What the task asks >> Filter the entries for the word "frames". Copy each line in which it occurs.

Collected data:
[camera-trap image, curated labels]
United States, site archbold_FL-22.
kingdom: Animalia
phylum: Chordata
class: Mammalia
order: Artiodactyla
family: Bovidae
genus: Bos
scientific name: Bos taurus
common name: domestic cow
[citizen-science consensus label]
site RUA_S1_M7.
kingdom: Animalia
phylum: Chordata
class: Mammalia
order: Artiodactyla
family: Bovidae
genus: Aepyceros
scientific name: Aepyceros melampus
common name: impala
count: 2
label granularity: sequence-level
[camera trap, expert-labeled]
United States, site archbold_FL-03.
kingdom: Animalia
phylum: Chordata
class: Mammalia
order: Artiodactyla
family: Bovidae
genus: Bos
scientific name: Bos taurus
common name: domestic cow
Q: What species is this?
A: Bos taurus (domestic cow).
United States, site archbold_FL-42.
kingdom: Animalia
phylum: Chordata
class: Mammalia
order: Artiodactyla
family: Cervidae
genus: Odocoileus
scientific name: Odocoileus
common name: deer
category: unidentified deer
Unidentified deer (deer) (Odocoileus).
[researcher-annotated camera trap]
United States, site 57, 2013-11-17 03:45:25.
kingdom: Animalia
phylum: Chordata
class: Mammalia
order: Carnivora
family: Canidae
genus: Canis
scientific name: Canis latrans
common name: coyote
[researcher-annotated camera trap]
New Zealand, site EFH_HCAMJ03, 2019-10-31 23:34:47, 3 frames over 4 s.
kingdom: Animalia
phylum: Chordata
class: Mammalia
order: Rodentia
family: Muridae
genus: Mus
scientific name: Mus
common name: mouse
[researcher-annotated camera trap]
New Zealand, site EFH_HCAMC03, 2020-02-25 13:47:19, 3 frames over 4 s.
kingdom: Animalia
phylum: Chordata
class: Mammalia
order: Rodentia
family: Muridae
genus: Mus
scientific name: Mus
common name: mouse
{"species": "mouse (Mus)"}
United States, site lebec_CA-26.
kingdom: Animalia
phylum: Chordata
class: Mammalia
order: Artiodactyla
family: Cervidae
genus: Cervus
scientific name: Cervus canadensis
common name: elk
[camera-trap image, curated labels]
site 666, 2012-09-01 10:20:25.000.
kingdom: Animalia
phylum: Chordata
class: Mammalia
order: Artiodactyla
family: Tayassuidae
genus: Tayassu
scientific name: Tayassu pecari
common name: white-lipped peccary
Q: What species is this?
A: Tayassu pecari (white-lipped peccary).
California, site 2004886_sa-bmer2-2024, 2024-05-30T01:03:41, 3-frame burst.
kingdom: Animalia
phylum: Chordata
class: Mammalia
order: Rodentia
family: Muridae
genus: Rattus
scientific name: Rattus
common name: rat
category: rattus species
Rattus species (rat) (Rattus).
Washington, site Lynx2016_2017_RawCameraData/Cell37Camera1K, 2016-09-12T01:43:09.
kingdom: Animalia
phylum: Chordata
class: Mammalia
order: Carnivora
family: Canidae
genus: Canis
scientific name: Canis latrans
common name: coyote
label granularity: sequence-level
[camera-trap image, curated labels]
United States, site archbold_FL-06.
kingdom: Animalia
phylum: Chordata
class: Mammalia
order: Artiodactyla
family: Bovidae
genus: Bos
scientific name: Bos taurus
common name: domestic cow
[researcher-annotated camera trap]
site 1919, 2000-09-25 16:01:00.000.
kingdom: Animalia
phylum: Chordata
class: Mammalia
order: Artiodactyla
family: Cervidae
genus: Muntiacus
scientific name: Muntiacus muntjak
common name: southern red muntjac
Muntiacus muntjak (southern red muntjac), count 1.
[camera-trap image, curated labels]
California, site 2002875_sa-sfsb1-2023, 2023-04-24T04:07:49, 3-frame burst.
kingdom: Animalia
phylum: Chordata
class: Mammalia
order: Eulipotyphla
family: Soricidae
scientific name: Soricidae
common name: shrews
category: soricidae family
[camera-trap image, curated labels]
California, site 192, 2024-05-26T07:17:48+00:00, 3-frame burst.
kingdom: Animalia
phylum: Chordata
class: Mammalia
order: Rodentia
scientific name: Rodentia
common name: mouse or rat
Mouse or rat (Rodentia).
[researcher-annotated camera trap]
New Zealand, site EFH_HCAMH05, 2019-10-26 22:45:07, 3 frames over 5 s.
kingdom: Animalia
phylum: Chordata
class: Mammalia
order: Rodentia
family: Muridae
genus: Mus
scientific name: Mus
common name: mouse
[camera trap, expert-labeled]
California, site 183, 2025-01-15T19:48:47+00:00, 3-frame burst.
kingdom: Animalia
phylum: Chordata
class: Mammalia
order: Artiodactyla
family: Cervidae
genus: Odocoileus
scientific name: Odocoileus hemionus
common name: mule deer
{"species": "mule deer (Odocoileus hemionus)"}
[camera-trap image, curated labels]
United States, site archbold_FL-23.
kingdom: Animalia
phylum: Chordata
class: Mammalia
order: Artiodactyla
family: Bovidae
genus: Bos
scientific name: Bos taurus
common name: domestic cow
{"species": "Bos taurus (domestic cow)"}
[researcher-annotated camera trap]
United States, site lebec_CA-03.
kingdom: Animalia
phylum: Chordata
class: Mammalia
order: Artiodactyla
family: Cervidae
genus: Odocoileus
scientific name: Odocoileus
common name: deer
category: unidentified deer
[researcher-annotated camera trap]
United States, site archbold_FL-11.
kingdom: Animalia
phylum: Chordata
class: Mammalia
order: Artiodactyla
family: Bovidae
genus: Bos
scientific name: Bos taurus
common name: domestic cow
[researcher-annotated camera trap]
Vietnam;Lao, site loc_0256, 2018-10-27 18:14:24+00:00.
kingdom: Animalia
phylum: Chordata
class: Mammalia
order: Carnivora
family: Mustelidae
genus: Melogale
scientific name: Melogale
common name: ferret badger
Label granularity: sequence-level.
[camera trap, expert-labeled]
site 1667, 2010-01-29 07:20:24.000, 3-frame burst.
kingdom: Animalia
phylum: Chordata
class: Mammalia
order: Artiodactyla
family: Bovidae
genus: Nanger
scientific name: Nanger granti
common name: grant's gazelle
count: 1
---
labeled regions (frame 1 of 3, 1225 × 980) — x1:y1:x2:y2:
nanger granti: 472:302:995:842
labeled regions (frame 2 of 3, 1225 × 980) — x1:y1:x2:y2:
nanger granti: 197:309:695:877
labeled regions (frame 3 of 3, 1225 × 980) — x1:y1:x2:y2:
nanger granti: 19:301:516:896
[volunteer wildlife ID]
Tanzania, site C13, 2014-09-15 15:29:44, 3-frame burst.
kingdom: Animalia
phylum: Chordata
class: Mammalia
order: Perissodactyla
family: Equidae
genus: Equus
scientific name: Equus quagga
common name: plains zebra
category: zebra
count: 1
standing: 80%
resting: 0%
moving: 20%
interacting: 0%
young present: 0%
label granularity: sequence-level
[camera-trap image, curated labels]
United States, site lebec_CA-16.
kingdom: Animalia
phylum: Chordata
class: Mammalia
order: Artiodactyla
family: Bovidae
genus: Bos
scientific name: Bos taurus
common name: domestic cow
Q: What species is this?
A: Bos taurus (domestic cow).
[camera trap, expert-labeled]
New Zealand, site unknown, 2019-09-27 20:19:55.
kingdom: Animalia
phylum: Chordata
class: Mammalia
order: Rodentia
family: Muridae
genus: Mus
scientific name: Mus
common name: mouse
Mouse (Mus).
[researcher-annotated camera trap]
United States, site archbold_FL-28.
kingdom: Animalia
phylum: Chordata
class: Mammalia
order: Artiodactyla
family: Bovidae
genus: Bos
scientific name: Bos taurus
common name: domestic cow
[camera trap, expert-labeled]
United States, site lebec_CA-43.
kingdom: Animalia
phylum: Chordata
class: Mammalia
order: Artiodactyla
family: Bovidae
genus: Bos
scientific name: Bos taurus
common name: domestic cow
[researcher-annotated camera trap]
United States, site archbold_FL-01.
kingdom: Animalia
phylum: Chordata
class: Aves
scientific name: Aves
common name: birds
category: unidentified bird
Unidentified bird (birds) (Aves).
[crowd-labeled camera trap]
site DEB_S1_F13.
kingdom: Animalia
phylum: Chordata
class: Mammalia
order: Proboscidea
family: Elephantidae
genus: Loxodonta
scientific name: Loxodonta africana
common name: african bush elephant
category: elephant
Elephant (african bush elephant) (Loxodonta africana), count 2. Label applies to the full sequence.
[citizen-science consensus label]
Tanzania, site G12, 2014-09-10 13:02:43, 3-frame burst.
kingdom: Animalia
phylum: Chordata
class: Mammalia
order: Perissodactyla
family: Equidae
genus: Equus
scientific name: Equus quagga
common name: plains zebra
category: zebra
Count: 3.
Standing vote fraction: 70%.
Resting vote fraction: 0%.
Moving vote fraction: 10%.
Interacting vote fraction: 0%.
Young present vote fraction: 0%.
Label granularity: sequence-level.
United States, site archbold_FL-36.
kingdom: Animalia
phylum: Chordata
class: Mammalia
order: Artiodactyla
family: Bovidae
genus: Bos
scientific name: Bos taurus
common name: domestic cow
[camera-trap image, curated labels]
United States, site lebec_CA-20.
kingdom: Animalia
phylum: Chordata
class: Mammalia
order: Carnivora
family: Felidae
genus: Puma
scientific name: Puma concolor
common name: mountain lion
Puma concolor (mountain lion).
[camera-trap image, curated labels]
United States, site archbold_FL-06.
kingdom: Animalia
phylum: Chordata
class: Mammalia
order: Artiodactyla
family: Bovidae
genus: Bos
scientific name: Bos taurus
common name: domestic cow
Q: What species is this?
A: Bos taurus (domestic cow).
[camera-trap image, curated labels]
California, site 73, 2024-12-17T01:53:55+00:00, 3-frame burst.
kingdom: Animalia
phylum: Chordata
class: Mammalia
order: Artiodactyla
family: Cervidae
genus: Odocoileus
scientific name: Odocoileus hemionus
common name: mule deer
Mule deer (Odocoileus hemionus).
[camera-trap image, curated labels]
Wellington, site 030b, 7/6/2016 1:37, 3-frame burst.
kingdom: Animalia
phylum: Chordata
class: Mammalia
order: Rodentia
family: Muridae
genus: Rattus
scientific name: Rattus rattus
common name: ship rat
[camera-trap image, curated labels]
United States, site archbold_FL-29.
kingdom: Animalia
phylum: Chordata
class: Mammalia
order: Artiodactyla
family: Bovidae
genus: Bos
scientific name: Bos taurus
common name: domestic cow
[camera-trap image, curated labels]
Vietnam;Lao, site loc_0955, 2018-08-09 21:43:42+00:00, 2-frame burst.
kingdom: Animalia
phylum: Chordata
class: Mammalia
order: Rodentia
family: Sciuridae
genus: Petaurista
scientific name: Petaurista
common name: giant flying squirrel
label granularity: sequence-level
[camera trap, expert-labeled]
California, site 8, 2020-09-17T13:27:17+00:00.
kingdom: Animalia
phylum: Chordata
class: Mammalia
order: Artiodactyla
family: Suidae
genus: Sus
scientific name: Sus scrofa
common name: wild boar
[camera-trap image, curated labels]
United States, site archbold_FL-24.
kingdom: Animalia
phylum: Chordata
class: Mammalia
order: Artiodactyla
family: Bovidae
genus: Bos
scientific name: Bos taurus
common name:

Exercise answer >>
New Zealand, site EFH_HCAMJ03, 2019-10-31 23:34:47, 3 frames over 4 s.
New Zealand, site EFH_HCAMC03, 2020-02-25 13:47:19, 3 frames over 4 s.
New Zealand, site EFH_HCAMH05, 2019-10-26 22:45:07, 3 frames over 5 s.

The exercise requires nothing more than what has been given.